John Sneed wrote:Let me say at the start, I don't care one way or the other about the Confederate flag per se. I had ancestors on both sides of the Civil War. My father was from Virginia down in the hills near the Tennessee border. My mother's family were railroad people from Pennsylvania.
But since the shooting in Charleston there has been a concerted effort (mostly coming from the left) to erase completely and vestige of southern history. Signs of it are all over, from South Carolina, to Georgia, to Mississippi and elsewhere, it is like the political mindset is to erase southern history and pretend it did not happen.
History is meant for us to learn from. Erasing history and pretending it did not happen benefits no one.
To me, this amendment is just one more piece in the overall puzzle to erase the South from the national memory. And that is all I have to say about that (apologies to Forest Gump).
Sandy wrote:All that culture crap is just romanticizing and idealizing some of the most unChristlike, valueless individuals and ideas that ever existed in this country. It should be outlawed.
Stephen Fox wrote:stumbled across it today at Barnes and Noble near Rome Georgia. Houses of the Civil War.

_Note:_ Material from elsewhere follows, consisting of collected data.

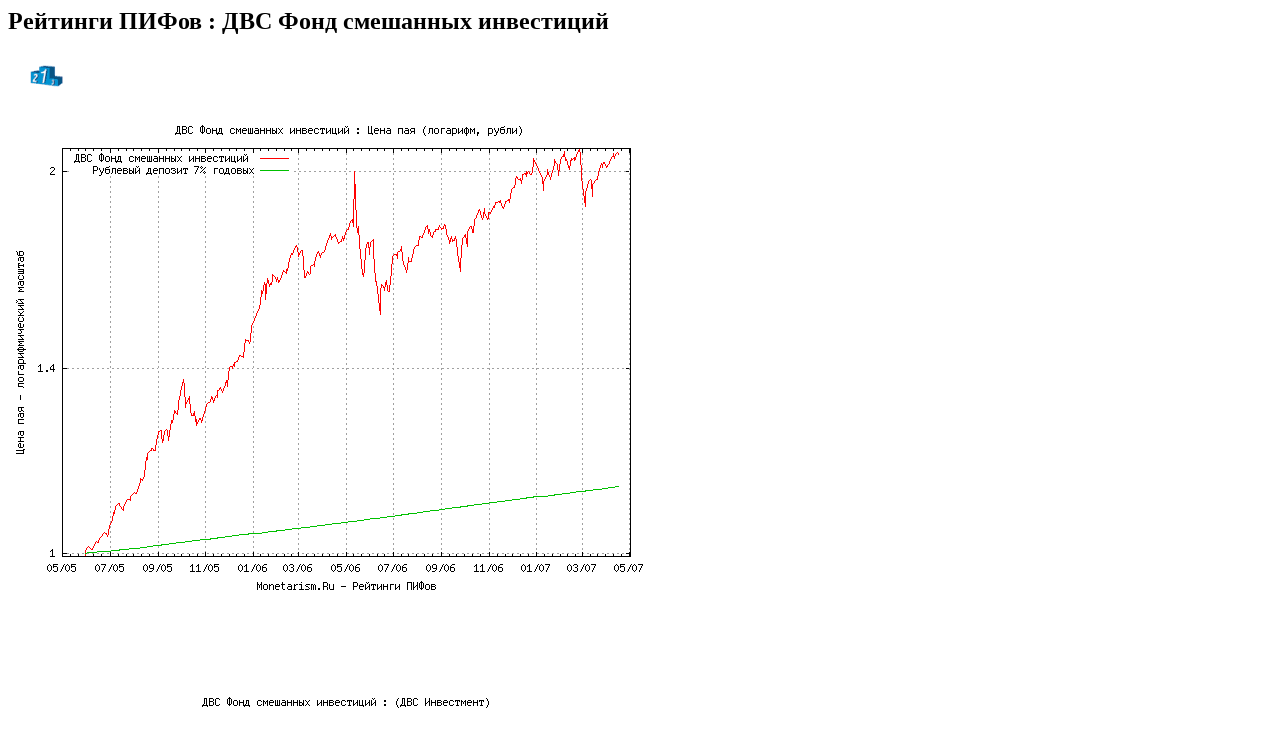

--- FILE ---
content_type: text/html
request_url: http://monetarism.ru/pifs1997-2007/pif155.shtml
body_size: 2871
content:

<HTML>
<HEAD>
        <TITLE>Monetarism.Ru : ������� ����� 2007 :  ��� ���� ��������� ���������� :  ��� ���������� </TITLE>

<h2>�������� ����� :  ��� ���� ��������� ���������� </h2>
<a href="//monetarism.ru/search.pl?topic=9"><img src="http://img.fx.sz.ru/topics/topicrating.gif" width="34" height="22" border="0" hspace="22" vspace="10" alt="�������"></a>
<br>

<p><img src=pif155.png>
<p>
<CENTER>
<script type="text/javascript"><!--
google_ad_client = "pub-0160131372778163";
google_ad_width = 468;
google_ad_height = 60;
google_ad_format = "468x60_as";
google_ad_type = "text";
google_ad_channel ="";
google_color_border = "006666";
google_color_bg = "F0F0F0";
google_color_link = "006666";
google_color_url = "008066";
google_color_text = "000000";
//--></script>
<script type="text/javascript"
  src="http://pagead2.googlesyndication.com/pagead/show_ads.js">
</script>
</CENTER>
<p>
<p><img src=pif-s155.png>
<table border=1 cellpadding=3 cellspacing=0 bordercolorlight=gray bordercolordark=white>
<tr><td>���:</td><td> ��� ���� ��������� ����������</td><td></td></tr>
<tr><td>����� ����������� (Sharpe ratio):</td><td>2.206</td><td>54 �����</td></tr>
<tr><td>����� ������� (total return):</td><td>2.062</td><td>(106.2% �� ��� �����)</td></tr>
<tr><td>������� �����:</td><td>1.496</td><td>(49.6% �������)</td></tr>
<tr><td>����� �������, ������ �����: </td><td>1.570</td><td>(57.0% �� ��� �����)</td></tr>
<tr><td>����� �������, ������ �����, ������ ��������: </td><td>1.262</td><td>(26.2% �� ��� �����)</td></tr>
<tr><td>������ ����������:</td><td>����� 2 ���</td><td></td></tr>
<tr><td>���� ������� ����������:</td><td>26.05.2005</td><td></td></tr>
<tr><td>���� ���������� ����������:</td><td>17.04.2007</td><td></td></tr>
<tr><td>��������� ������ ������� (���):</td><td>1 142 264 049.13 ���.</td><td>16 �����</td></tr>
<tr><td>��� �����:</td><td> ��������/��������� </td><td></td></tr>
<tr><td>����������� ��������:</td><td> ��� ����������</td><td></td></tr>
</table>
<p><img src=pif-e155.png>
<p>������� ��� ����� 10% (����):<br>
<table border=1 cellpadding=3 cellspacing=0 bordercolorlight=gray bordercolordark=white>
<tr><td>���� "��"</td><td>����</td><td>���� "��"</td><td>����� ����</td><td>������ ���� ����</td><td>��� "��"</td><td>���</td><td>������ ���� ���</td></tr>
<tr><td>11.05.2006</td><td>12.05.2006</td><td>1813.04</td><td>2005.32</td><td>10.6%</td><td>464291820.44</td><td>514371799.07</td><td>10.8%</td></tr>

</table>

<li><a href=pifs2007-sharpe.shtml>������� �����, ����������� ����� </a></li>
<li><a href=pifs2007-tr-os-ke.shtml>������� �����, ����� �����, ������ ����� c ������ ������� ��������</a></li>
<li><a href=pifs2007-tr-os.shtml>������� �����, ����� �����, ������ ����� </a></li>
<li><a href=pifs2007-tr.shtml>������� �����, ����� ����� </a></li>
<br>






--- FILE ---
content_type: text/html; charset=utf-8
request_url: https://www.google.com/recaptcha/api2/aframe
body_size: 269
content:
<!DOCTYPE HTML><html><head><meta http-equiv="content-type" content="text/html; charset=UTF-8"></head><body><script nonce="YVy8wgk2G3jIN2kxZOsqRg">/** Anti-fraud and anti-abuse applications only. See google.com/recaptcha */ try{var clients={'sodar':'https://pagead2.googlesyndication.com/pagead/sodar?'};window.addEventListener("message",function(a){try{if(a.source===window.parent){var b=JSON.parse(a.data);var c=clients[b['id']];if(c){var d=document.createElement('img');d.src=c+b['params']+'&rc='+(localStorage.getItem("rc::a")?sessionStorage.getItem("rc::b"):"");window.document.body.appendChild(d);sessionStorage.setItem("rc::e",parseInt(sessionStorage.getItem("rc::e")||0)+1);localStorage.setItem("rc::h",'1768889843532');}}}catch(b){}});window.parent.postMessage("_grecaptcha_ready", "*");}catch(b){}</script></body></html>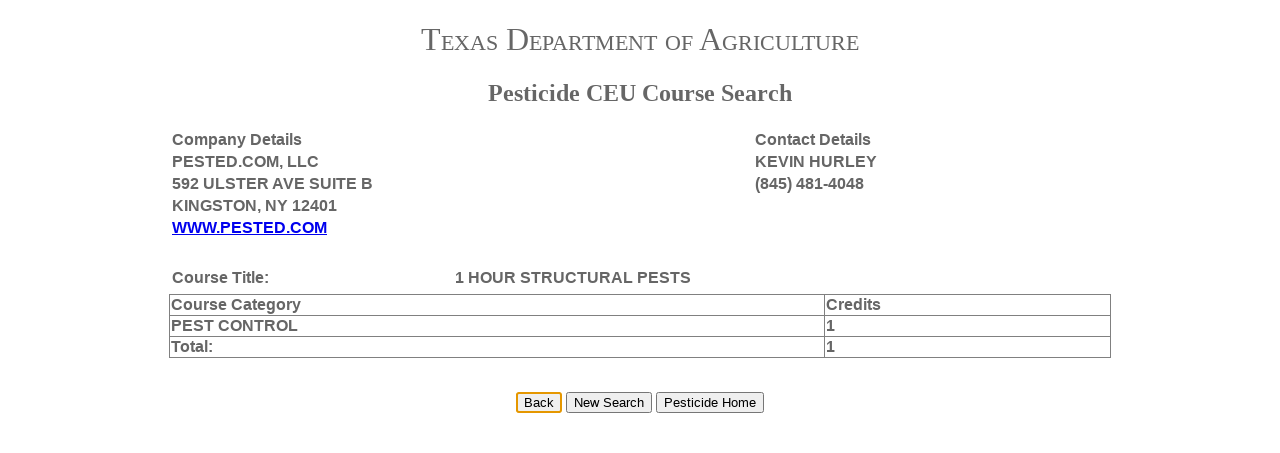

--- FILE ---
content_type: text/html; charset=utf-8
request_url: https://ceusearch.texasagriculture.gov/CEUDetail.aspx?acctnum=0894625&coursetitle=1+HOUR+STRUCTURAL+PESTS&list=1
body_size: 7102
content:

<!DOCTYPE html PUBLIC "-//W3C//DTD XHTML 1.0 Transitional//EN" "http://www.w3.org/TR/xhtml1/DTD/xhtml1-transitional.dtd">
<html xmlns="http://www.w3.org/1999/xhtml">
  <head><title>
	CEU Search Details
</title><link href="ceusearch.css" rel="stylesheet" type="text/css" /></head>
  <body>
    <form method="post" action="./CEUDetail.aspx?acctnum=0894625&amp;coursetitle=1+HOUR+STRUCTURAL+PESTS&amp;list=1" id="ctl01">
<div class="aspNetHidden">
<input type="hidden" name="__LASTFOCUS" id="__LASTFOCUS" value="" />
<input type="hidden" name="__VIEWSTATE" id="__VIEWSTATE" value="w3McfbaT7wwR1C/FK0eS+ba9eda+SmaGhr/DsHSGpzS7mgmfJBTbrJwvmMzVw93R0pAwhYlFWRt7OtsP2g23oEHlWom27DtgtzN2gn/TEyvaGXUeU/W2fGx3h4MmZnNUTL3E6tsyaFMp9/nb+fMEhZ60T2NjU4beqpbJBTXYdMlfWDXhdaJSE5relftCT4Lqw6ZrcsZLiJG3KeRYcVIUb4eQ+Us4VsxBgpvnZi8PxkLp2oV/uUIkjbXcvU8VcC2NwySvuqJ5zHmBYAC+ppCT46aqLunDlXAppY2bS2I4630ECpPbUAGPCy4S03fjofzteblTrl9XYR6nod439owgx7E9JrGXN9aI92bMLvYuI2PJXNPxAZDtHcfVYpLn8uDRaW7ojMcBej2VsFuHDMJI88TmtinhfVIp/[base64]/owR2AdyskYscderQApn1bXWUYZa0klf6vb5NJqQzc7PqmqPWxhG+apLr9ZroSZata2lmYsN+awpZh9p2taqkdgkpavFuaGmI5zm0k/Mdv8jsxrRVox2hSRT7EwvYqDBFY0b5bKOVdt2FHBPWEE0sMrzIoxjHSo9iFCWXfAlnOiDJnVmaWHuzxqal69Vt" />
</div>

<script type="text/javascript">
//<![CDATA[
var theForm = document.forms['ctl01'];
if (!theForm) {
    theForm = document.ctl01;
}
function __doPostBack(eventTarget, eventArgument) {
    if (!theForm.onsubmit || (theForm.onsubmit() != false)) {
        theForm.__EVENTTARGET.value = eventTarget;
        theForm.__EVENTARGUMENT.value = eventArgument;
        theForm.submit();
    }
}
//]]>
</script>


<script src="/WebResource.axd?d=pynGkmcFUV13He1Qd6_TZPk89jpwPTlU-akaDQVt8gAUc8kIVCCRb09N-wb0yDCnxfbrTcJl8dEVWH5gVZmhNA2&amp;t=638628044640000000" type="text/javascript"></script>


<script src="/WebResource.axd?d=JoBkLzP19aTuxbWOhHobYpv0F4PtS6UI0_vhD127nRIjA9Jntbkv1iAE3o8tzgKr6Vg_U3vyGWE_ghcijq4_HA2&amp;t=638628044640000000" type="text/javascript"></script>
<div class="aspNetHidden">

	<input type="hidden" name="__VIEWSTATEGENERATOR" id="__VIEWSTATEGENERATOR" value="622191F2" />
	<input type="hidden" name="__EVENTTARGET" id="__EVENTTARGET" value="" />
	<input type="hidden" name="__EVENTARGUMENT" id="__EVENTARGUMENT" value="" />
	<input type="hidden" name="__EVENTVALIDATION" id="__EVENTVALIDATION" value="qzXxjyXpScsa9jm78xuyQUtGIjf3eJw9W4UeN0u5ixio5CqxvXZeo3NA1nYyCGo+cKLZkH4DG71tSG9BYEqgctLD8vBdNsD91m3pnApSJCtljhPvJqKPIxo3F7AXrVykwhcv6pMsW6ncUsnn6Y7ammT+9rTFa9c5BGL1/qAKSjw=" />
</div>
      
      <div class="title">
        <h1>Texas Department of Agriculture</h1>
        <span id="lblSearchTag"></span>
        Pesticide CEU Course Search
      </div>
      <br />
      <div>
        
    <div align="center">
        <table width="75%" style="text-align:left">
            <tr>
                <td>
                    <table width="100%">
                        <tr>
                            <td style="font-weight: bold">
                                Company Details
                            </td>
                            <td style="font-weight: bold;">
                                Contact Details
                            </td>
                        </tr>
                        <tr>
                            <td>
                                <span id="MainPlaceHolder_lblCompanyName" style="display:inline-block;width:100%;">PESTED.COM, LLC</span></td>
                            <td>
                                <span id="MainPlaceHolder_lblContactName" style="display:inline-block;width:100%;"> KEVIN HURLEY</span></td>
                        </tr>
                        <tr>
                            <td>
                                <span id="MainPlaceHolder_lblCompanyAddress" style="display:inline-block;width:100%;">592 ULSTER AVE SUITE B</span></td>
                            <td>
                                <span id="MainPlaceHolder_lblContactNumber" style="display:inline-block;width:100%;">(845) 481-4048</span></td>
                        </tr>
                        <tr>
                            <td>
                                <span id="MainPlaceHolder_lblCompanyCityStateZip" style="display:inline-block;width:100%;">KINGSTON, NY 12401</span></td>
                            <td>
                            </td>
                        </tr>
                        <tr>
                            <td>
                                <a id="MainPlaceHolder_hlCompanyUrl" href="http://WWW.PESTED.COM" target="_blank" style="display:inline-block;width:100%;">WWW.PESTED.COM</a></td>
                            <td>
                            </td>
                        </tr>
                    </table>
                </td>
            </tr>
            <tr>
                <td>
                    &nbsp</td>
            </tr>
            <tr>
                <td>
                    <table width="100%">
                        <tr>
                            <td style="font-weight: bold" width="30%">
                                Course Title:</td>
                            <td width="70%">
                                <span id="MainPlaceHolder_lblCourseTitle" style="display:inline-block;width:100%;">1 HOUR STRUCTURAL PESTS</span></td>
                        </tr>
                    </table>
                </td>
            </tr>
            <tr>
                <td>
                    <div>
	<table cellspacing="0" rules="all" border="1" id="MainPlaceHolder_gv_categories" style="width:100%;border-collapse:collapse;">
		<tr>
			<th scope="col">Course Category</th><th scope="col">Credits</th>
		</tr><tr>
			<td>PEST CONTROL</td><td>1</td>
		</tr><tr>
			<td>Total:</td><td>1</td>
		</tr>
	</table>
</div>
                </td>
            </tr>
            <tr>
                <td>
                    &nbsp</td>
            </tr>
            <tr>
                <td>
                    <div>

</div>
                </td>
            </tr>
            <tr>
                <td>
                </td>
            </tr>
            <tr>
                <td>
                    <div align="center">
                        <input type="submit" name="ctl00$MainPlaceHolder$btnBack" value="Back" id="MainPlaceHolder_btnBack" />
                        <input type="submit" name="ctl00$MainPlaceHolder$btnNewSearch" value="New Search" id="MainPlaceHolder_btnNewSearch" />
                        <input type="submit" name="ctl00$MainPlaceHolder$btnPstHome" value="Pesticide Home" id="MainPlaceHolder_btnPstHome" />
                    </div>
                </td>
            </tr>
        </table>
    </div>

      </div>
    

<script type="text/javascript">
//<![CDATA[
WebForm_AutoFocus('MainPlaceHolder_btnBack');//]]>
</script>
</form>
  </body>
</html>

The home of Stephens, the LT Gov of the Confederacy in Crawford Co Ga. His story is fascinating breaks several ways in Sandy analysis of the legacy of the Lost Cause
Thornton will like it too
Stephen Fox wrote:Robert E Lee among them and a lot of poor Baptist farmers who fought because the "Yankees were down Here". Im glad my Great grandfather who is buried a mile from my house in Bama, fought with the Union as did Judge Frank Johnson's grandfather.
The Flag got revitalized and put back up on state capitols in late 50s and early 60s as resentment to Brown V Board of Education.
The Sad thing now is best I can figger Sandy and his friends in the SBC can't bring themselves to see what the NRA is now, which in effect is the latest Confederate Flag. The Flag and race baiting has morphed into support for the NRA and Assault Weapons and the SBC is no further along in standing against it than they were in the early 60s when the Confederate Flag went back up the flagpoles.
That is a legacy of the fundamentalist takeover of the SBC; same song different verse. Foy Valentine minus Pressler and Helms and my litany, would have the SBC at a different place now re assault weapons and the NRA. but as it is the leadership--see the rally to Trump's side-- is still in the woodshed with Joe McCarthy .
waiting on Ike to come give em a spanking
Also google Hal Crowther, The New Mind of the South, Oxford American.